指示:
次の(a)〜(c)の文が鳥の巣の文章の内容と合うかどうかを「はい」か「いいえ」で答え、判断の決め手となる文章中の言葉を引用しなさい。(a) ツバメは、藁と泥をこねて巣をつくる。(b) ヨタカは、枯れ枝を組んで巣をつくる。(c) ウタツグミの巣の内側は、羽ぶとんのようにふわふわである。

出典:
****************************************
タイトルが、読者への 仕掛けになっています。
そして、書き出しも。

かなづち のこぎり かんな のみ。
いえを たてるときには どうぐを つかいます。
でも どうぐを つかわないで たてられた いえも あるんです
どんな いえでしょう?
   ( 答え 鳥の巣。)

カササギ の巣は、
枯れ枝を 組んであります。
でも、いちども 道具を 使いません。
・・・
ヨタカ
「わたしは いえなど つくらんよ! ほら じめんのうえで たまごを だいているだけさ」

ツリスガラ
ツリスガラは、綿毛で 巣をつくります。
巣は 羽ぶとんみたいに ふわふわです。
わたげや 草をあつめて つくります。
道具は 使いません。 ( 上の絵 )
・・・
ツバメ
ツバメは、藁と泥をこねて 巣をつくります。
「どうぐなんか いらないよ」

ウタツグミ
ウタツグミの巣の内側は、ちゃわんのように すべすべです。
「きくずと つちを つばで まぜあわせて ぬったんだ」
・・・
キツツキ
「くちばしを つかって だいくしごとをするのが いちばんですから」
・・・
ワシ
「どうぐとやらを いえに なげこんでくれないかな」
かなづち
のこぎり
かんな
釘抜きは ワシのいえの材料に されてしまいました。

どうぐは なくても
とりは みんな いえづくりの めいじんなのです

鳥たちが、いえ(巣)の作り方を 語ります。その材料は、自然の中にある物です。枯枝、どろ、わら、やなぎの綿毛、草、木くずなどをつかって、子どもを育てるためにすばらしい巣をつくる鳥たち。その事実に深い意味と価値を感じました。レヴィ=ストロースの言う「ブリコラージュ」(bricolage)かな。
****************************************
行の抜粋:
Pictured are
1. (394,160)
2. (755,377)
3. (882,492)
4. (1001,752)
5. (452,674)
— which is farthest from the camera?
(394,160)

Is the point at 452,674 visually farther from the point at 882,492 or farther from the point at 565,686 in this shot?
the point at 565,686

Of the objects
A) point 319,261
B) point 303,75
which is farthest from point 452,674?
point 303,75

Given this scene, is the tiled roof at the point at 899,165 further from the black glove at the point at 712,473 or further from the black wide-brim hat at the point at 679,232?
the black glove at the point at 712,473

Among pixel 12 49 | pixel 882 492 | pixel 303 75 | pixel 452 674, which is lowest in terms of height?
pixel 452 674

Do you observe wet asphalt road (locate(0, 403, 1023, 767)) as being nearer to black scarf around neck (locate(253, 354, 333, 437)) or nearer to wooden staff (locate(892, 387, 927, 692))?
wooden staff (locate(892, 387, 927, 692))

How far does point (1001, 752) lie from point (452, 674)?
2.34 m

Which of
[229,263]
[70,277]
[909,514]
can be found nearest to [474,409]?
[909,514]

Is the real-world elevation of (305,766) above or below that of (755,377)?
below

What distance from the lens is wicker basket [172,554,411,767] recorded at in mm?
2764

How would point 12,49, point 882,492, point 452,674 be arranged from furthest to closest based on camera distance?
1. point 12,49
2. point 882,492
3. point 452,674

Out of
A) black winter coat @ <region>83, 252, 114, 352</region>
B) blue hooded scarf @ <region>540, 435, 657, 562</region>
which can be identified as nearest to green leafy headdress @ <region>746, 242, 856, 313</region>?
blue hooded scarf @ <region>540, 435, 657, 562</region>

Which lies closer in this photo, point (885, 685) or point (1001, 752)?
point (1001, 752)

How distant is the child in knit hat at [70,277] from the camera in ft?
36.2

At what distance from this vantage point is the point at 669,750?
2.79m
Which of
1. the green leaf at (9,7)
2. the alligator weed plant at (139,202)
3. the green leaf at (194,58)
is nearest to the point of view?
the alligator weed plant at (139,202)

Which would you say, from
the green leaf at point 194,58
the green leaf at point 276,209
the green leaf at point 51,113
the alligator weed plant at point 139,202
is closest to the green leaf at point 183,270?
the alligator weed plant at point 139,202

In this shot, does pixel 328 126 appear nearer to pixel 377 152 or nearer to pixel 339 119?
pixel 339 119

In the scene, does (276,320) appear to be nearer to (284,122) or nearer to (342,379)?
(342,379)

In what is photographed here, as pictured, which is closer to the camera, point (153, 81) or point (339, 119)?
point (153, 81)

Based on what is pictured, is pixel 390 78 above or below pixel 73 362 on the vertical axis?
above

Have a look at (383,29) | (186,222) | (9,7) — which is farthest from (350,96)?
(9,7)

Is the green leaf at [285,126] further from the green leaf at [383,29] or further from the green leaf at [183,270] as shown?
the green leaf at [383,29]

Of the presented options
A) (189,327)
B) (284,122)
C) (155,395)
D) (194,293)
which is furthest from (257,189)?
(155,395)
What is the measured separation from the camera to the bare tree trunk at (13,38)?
****************************************
解答:
(a) はい:「ツバメは、藁と泥をこねて 巣をつくります。」
(b) いいえ:「わたしは いえなど つくらんよ!」
(c) いいえ:「ウタツグミの巣の内側は、ちゃわんのように すべすべです。」